✨ Increase distance to 3.5 miles and stick to the same route for the week
✨ Run for 5km non-stop
Barriers
🤕 Sore, stiff, weak calves give up after 20 minutes
🍏 Currently running on an empty stomach - may try a bit of breakfast first
😤 Carrying 20lbs bodyfat isn't helping the legs. Eat better!
😤 Daily runs aren't allowing enough recovery time
3.5 miles (5.63km)
✨ Run #1 Monday: 40min 16s
✨ Run #2 Tuesday: 41min 16s
✨ Run #3 Thursday 40 mins 00s.
All 3 runs produced cramping and stiffness in the calf muscles after 10-15 minutes. More pain in the left calf than the right, but enough to force me to stop. This cramp eased and I ran again, but only after a few minutes of walking and a stop to stretch.

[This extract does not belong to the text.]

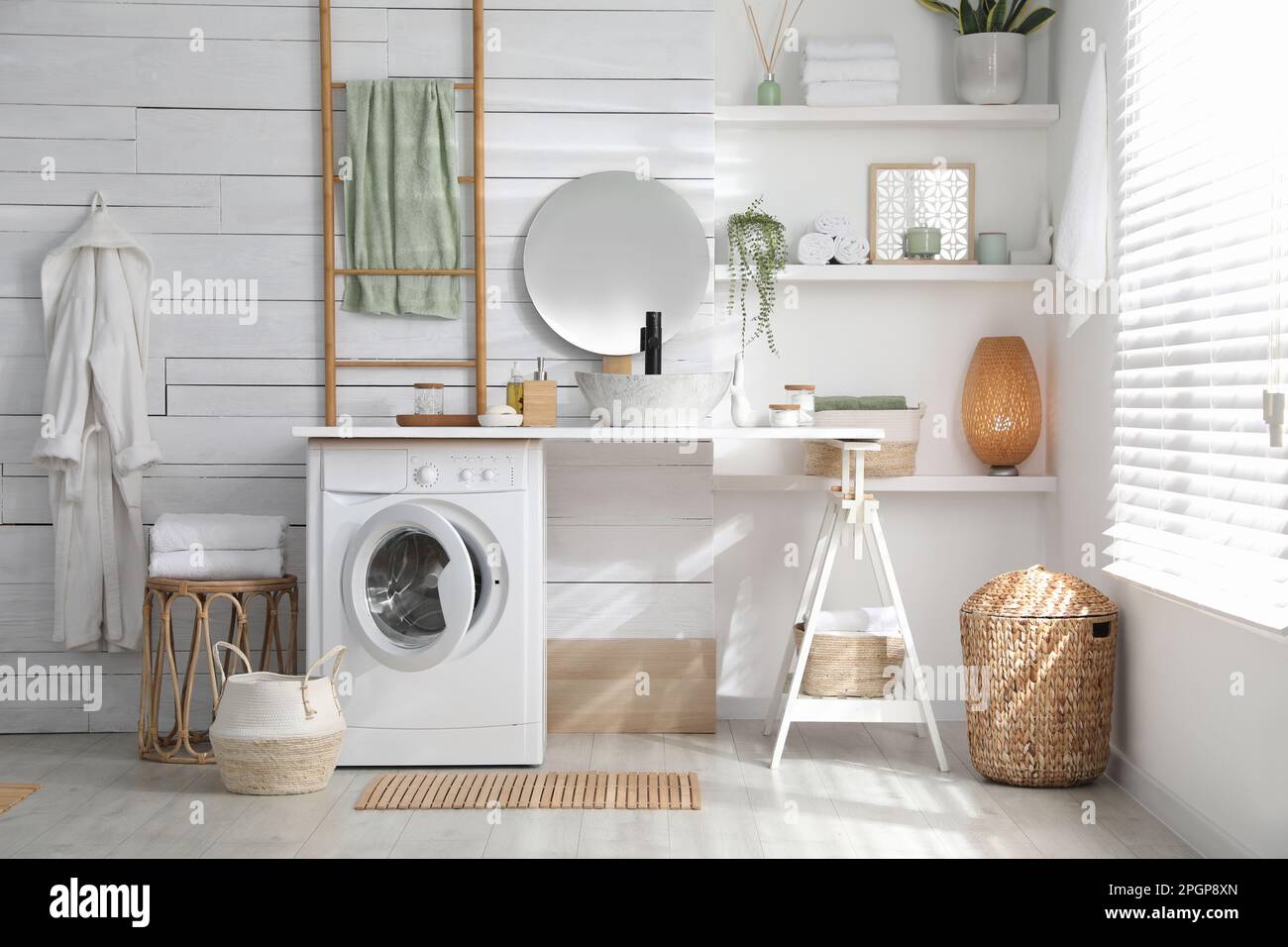Stylish bathroom interior with modern washing machine Stock Photo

This calf tightness may need some treatment and investigation. I conclude that I have increased the distance too quickly, due to impatience. But, I have to admit and be content with the fact that I am yet to manage a 5k non stop run after 4 weeks. My stamina is progressing well. But the legs are certainly feeling it. I set an initial 12 week plan (on January 1st) I am well on target, but need to consider other available cardio options to keep the stamina progressing and to keep burning bodyfat, while relieving the calf muscles in between runs. Swimming and cycling will be brought into week 5.